- Opening Delimiter -
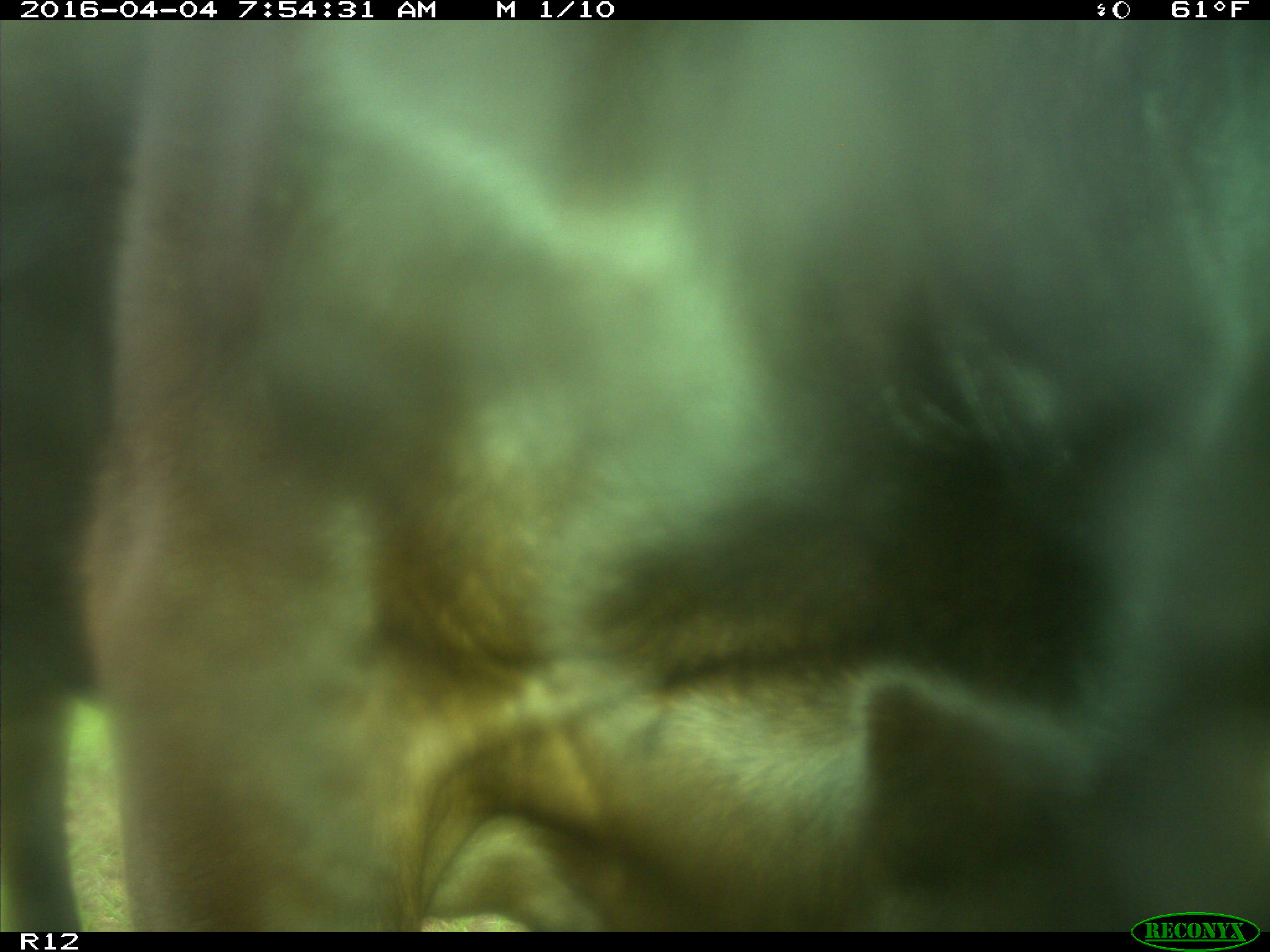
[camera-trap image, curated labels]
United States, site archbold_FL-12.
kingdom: Animalia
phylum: Chordata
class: Mammalia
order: Artiodactyla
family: Bovidae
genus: Bos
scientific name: Bos taurus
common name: domestic cow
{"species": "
- Closing Delimiter -
> [Directions] Transcribe, word for word, every line from the one containing "class: Mammalia" through the final line of the entries, and nothing else.

> [Task response]
class: Mammalia
order: Artiodactyla
family: Bovidae
genus: Bos
scientific name: Bos taurus
common name: domestic cow
{"species": "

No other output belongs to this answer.